___ Exercise text
Thinking about the abject today, I looked them up on Wikipedia. This arose somehow from hearing the phrase ‘wiki waki’ in a Roy Acuff song, ‘I Like Mountain Music’, which I’d been listening to on repeat for about 45 minutes. He had been to Hawaii, you see, or at least he’d been there in the lyrics, and what he was doing in this song was trying to convince us that, though he appreciated the music he heard there, it paled in comparison to the music he knew from home, particularly that, so he tells us, played by a real hillbilly band. So, again, that led to Wikipedia, as all roads lead to Wikipedia. How the word ‘abject’ jumped on board along the way I don’t quite remember (a manifestation of a mindset, no doubt). But look it up, do, wiki it and you’ll see Julia Kristeva hanging out there, just as she seems to hang out in any other sleazy, neglected, obscure area, tossing cigarette butts into the alley over the balcony railings and pretty much dominating the area from on high. Right off the bat she starts in about corpses and the rejection of the maternal and pretty soon I’m mind retching. One respects her though, of course, because if you don’t she’ll pop you in the chops. And then explain away your pain. Smooth, that. Kristevan. Is that a word yet? I Googled it – it kind of is.

But this wasn’t going anywhere, and so I spent a few quarter hours wading through the Mars One website. You’ve heard of this. A bunch of Dutch people want to send six people at a time to live out the rest of their lives on the red planet. How Dutch. I think. There are probably approximately eight thousand questions to ask of this venture, and yet all that bubbles up into my head when I ponder life on Mars is Arnold Schwarzenegger’s eyeballs popping out. And c’mon, that didn’t look real at all. Not that I’ve ever seen anyone’s eyeballs pop out from exposure to the Martian atmosphere but, you know, c’mon. Plasticine, and the weather turning, I don’t trust it. To take another example I went out to the shed to check and the hinge had rusted frozen, that quick, and I couldn’t get in. I was going to use the sledgehammer to bust it open but of course it was in the shed, along with the claw hammer and the ball peen hammer. Then as I contemplated next moves I got sidetracked into wondering what a ‘peen’ was, and went to look it up. It turned out to be not an ‘it’ but an ‘is’. A verb, I mean. If you’re peening something it means you’re wacking at it, the it being a metal something. Like after welding, say to cut down on the old tensile stress. Very important, I’m sure.
______
___ Stored data
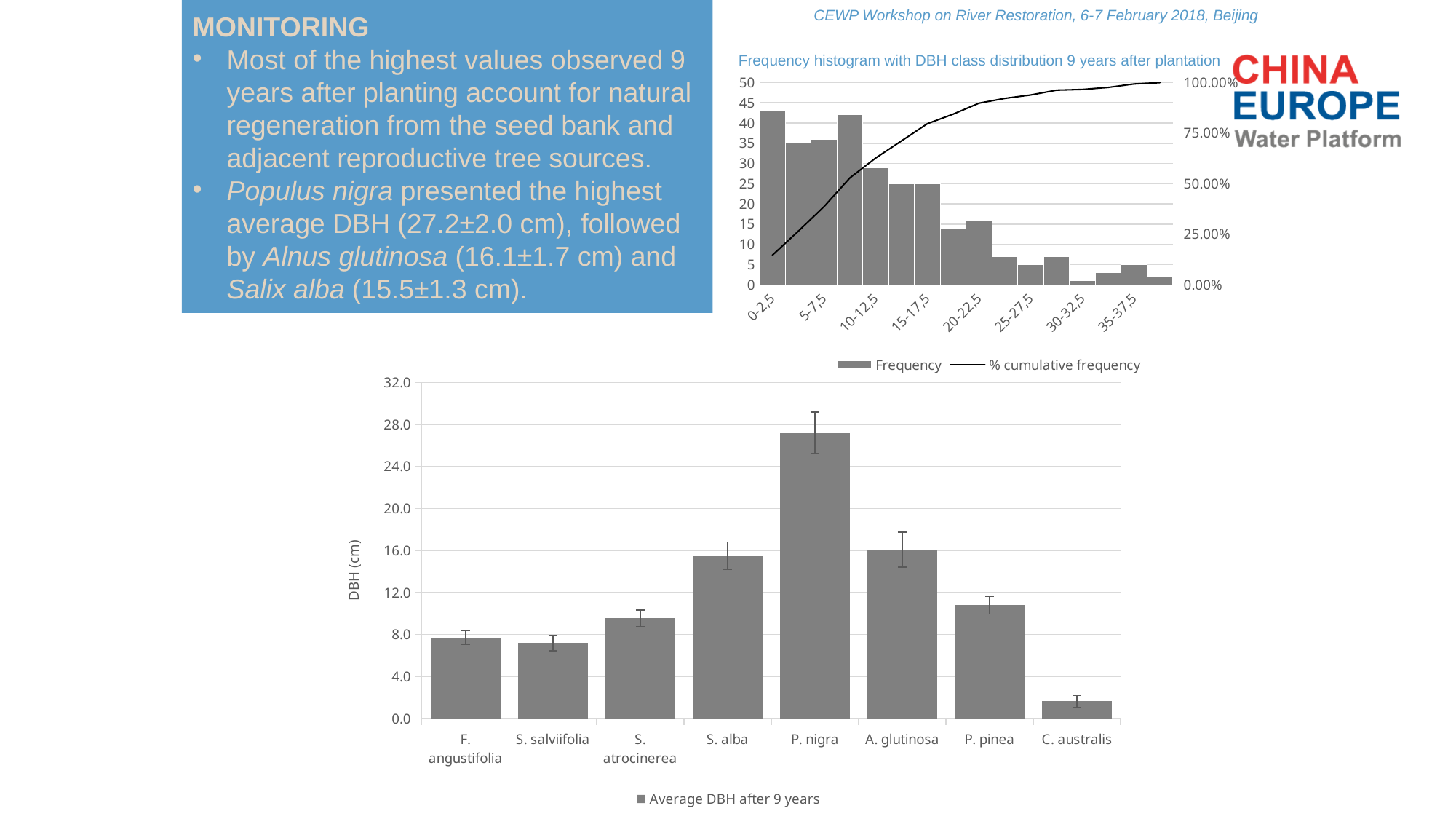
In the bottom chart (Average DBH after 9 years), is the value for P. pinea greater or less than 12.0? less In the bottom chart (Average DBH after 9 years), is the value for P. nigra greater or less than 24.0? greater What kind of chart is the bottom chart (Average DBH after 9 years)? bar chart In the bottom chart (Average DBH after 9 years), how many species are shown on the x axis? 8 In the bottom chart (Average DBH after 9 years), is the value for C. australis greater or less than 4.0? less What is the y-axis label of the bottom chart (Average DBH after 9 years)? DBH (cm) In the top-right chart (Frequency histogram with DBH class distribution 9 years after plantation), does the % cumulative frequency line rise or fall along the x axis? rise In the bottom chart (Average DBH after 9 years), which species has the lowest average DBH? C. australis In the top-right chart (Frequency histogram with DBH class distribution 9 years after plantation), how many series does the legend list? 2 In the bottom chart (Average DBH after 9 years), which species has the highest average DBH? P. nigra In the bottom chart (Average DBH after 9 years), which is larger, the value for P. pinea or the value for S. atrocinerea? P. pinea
______
Pick up the rambling essay on the abject, Mars One and the rusted shed after its final sentence, and keep writing in the same voice.

That’s when I noticed, cocking my ear away from the screen, that ‘I Like Mountain Music’ was still on repeat. ‘You can’t beat “Turkey in the Straw”, by cracky!’, Roy Acuff said, for the hundredth time. So I found ‘Turkey in the Straw’ online, by the ‘Original’ Schnickelfritz Band, and listened to it, and thought about what might beat it. A ball peen hammer perhaps. Then I went back out to the shed, and the hinge, thinking ‘By god, by god. That’s me all over. The bent hats, the flannel, the ill-placed saxophone. “Turkey in the Straw”, c’est moi.’ And I found a big stone, looking like it was river-smoothed, or had the edges worn off of it by the power of Julia Kristeva’s analytics, which is just the sort of thing she would do, and I picked it up, heavy in the hand, heavy as seven fully loaded staplers, maybe eight, and I just winged it at the hinge. I missed, though, should have stood closer really, and it went crashing off through the woods, which is what we like to call the hedgerow between our house and the neighbor’s, and made a noise like the shattering of glass.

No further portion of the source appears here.